Los versos de Un atardecer cualquiera en New Haven son una suerte de sismógrafo rítmico de esos pasos que se preguntan “supongamos que estas casas están compuestas de nosotros, / de modo que se vuelven una ciudad impalpable, llena de / campanas impalpables, transparencias del sonido”. En esas transparencias, Stevens fue capaz de ver un horizonte para el verso que, remontado en su música andante, se disolvía en la lección de una sorpresa: es la mente la que forja la inspiración, es la razón compositiva la que encuentra sus correspondencias ordinarias. Por eso nada hay de natural en un poema y, sin embargo, “un poema es un meteoro”, la cola de “un pavo real que se oculta en la maleza”, como llegó a decir en sus Aforismos. ¿De qué habla entonces su poesía? Lo sublime americano fue su tema, acaso un modo de entender que todo es poesía para mostrar la ausencia de poesía en una tradición que debió inventar. Campanarios de otro mundo, la escarcha en la vereda, el círculo del dinero como címbalo del capitalismo, la nieve en la mañana, el otoño fuego de Connecticut, el examen de toda causa interior o una frase de La Bruyère, todo es “objeto / de la meditación perpetua, punto / del amor visionario” en el repliegue propio del verso en el que se dan “confusas iluminaciones y sonoridades, / tan lo que somos que no podemos distinguir / la idea de aquel que la lleva”.
Pero si en algo fue determinante Stevens fue en su obsesión por lo real, tal vez lo más prosaico que desafía a la poesía.

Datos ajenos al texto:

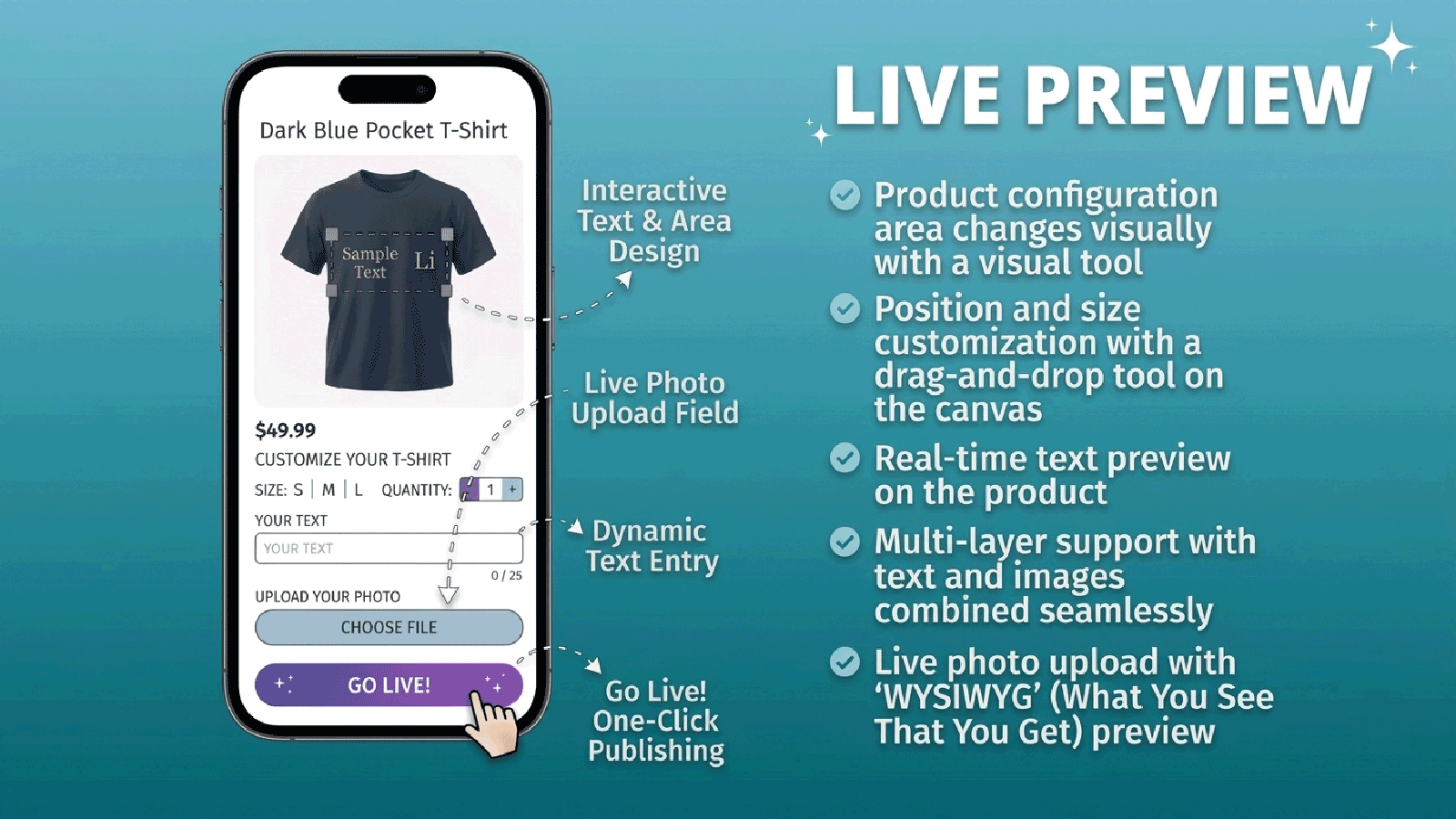 Dark Blue Pocket T-Shirt

Sample Text

Li

$49.99

CUSTOMIZE YOUR T-SHIRT

SIZE: S | M | L QUANTITY: - 1 +

YOUR TEXT

YOUR TEXT

0 / 25

UPLOAD YOUR PHOTO

CHOOSE FILE

GO LIVE!

Interactive Text & Area Design

Live Photo Upload Field

Dynamic Text Entry

Go Live! One-Click Publishing

LIVE PREVIEW

Product configuration area changes visually with a visual tool

Position and size customization with a drag-and-drop tool on the canvas

Real-time text preview on the product

Multi-layer support with text and images combined seamlessly

Live photo upload with 'WYSIWYG' (What You See That You Get) preview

Una y otra vez fue su impulso: “Seguimos volviendo y volviendo a lo real: / al hotel en lugar de a los himnos / que desde el viento caen sobre él”. Y es que acaso lo tautológico sea la gran ironía de la poesía moderna: “todo tan irreal como puede ser lo real”; pero porque en ello, ni la emotividad parece ausente: “El amor por lo real / es suave en fragancias de tres o cuatro puntas / que vienen de hojas de cinco seis puntas, y verde, la señal / al amante, y azul, como de un lugar secreto // en el color anónimo del universo”. Una imaginación hecha entonces del alcance supremo de la ficción lo distingue de cualquier otro poeta. Real es lo oculto que aparece, real es todo aquello que se desplazó del último de sus nombres, real es la insignificancia de la poesía que no habla de sí misma ya que acaso no haya otro tema: “Es la ventana la que hace difícil / decirle adiós al pasado y vivir y estar / en el estado actual de las cosas”. Pero, también, real era la belleza despojada que sabía encontrar, con un poder de observación único, en ese país donde la incandescencia estaba asegurada contra todo riesgo: “Es una rama en la luz eléctrica / y exhalaciones en los aleros, tan poco / para indicar la completa carencia de follaje”.
Wallace Stevens, Un atardecer cualquiera en New Haven, traducción y prólogo de Gervasio Fierro, Serapis, 2025, 76 págs.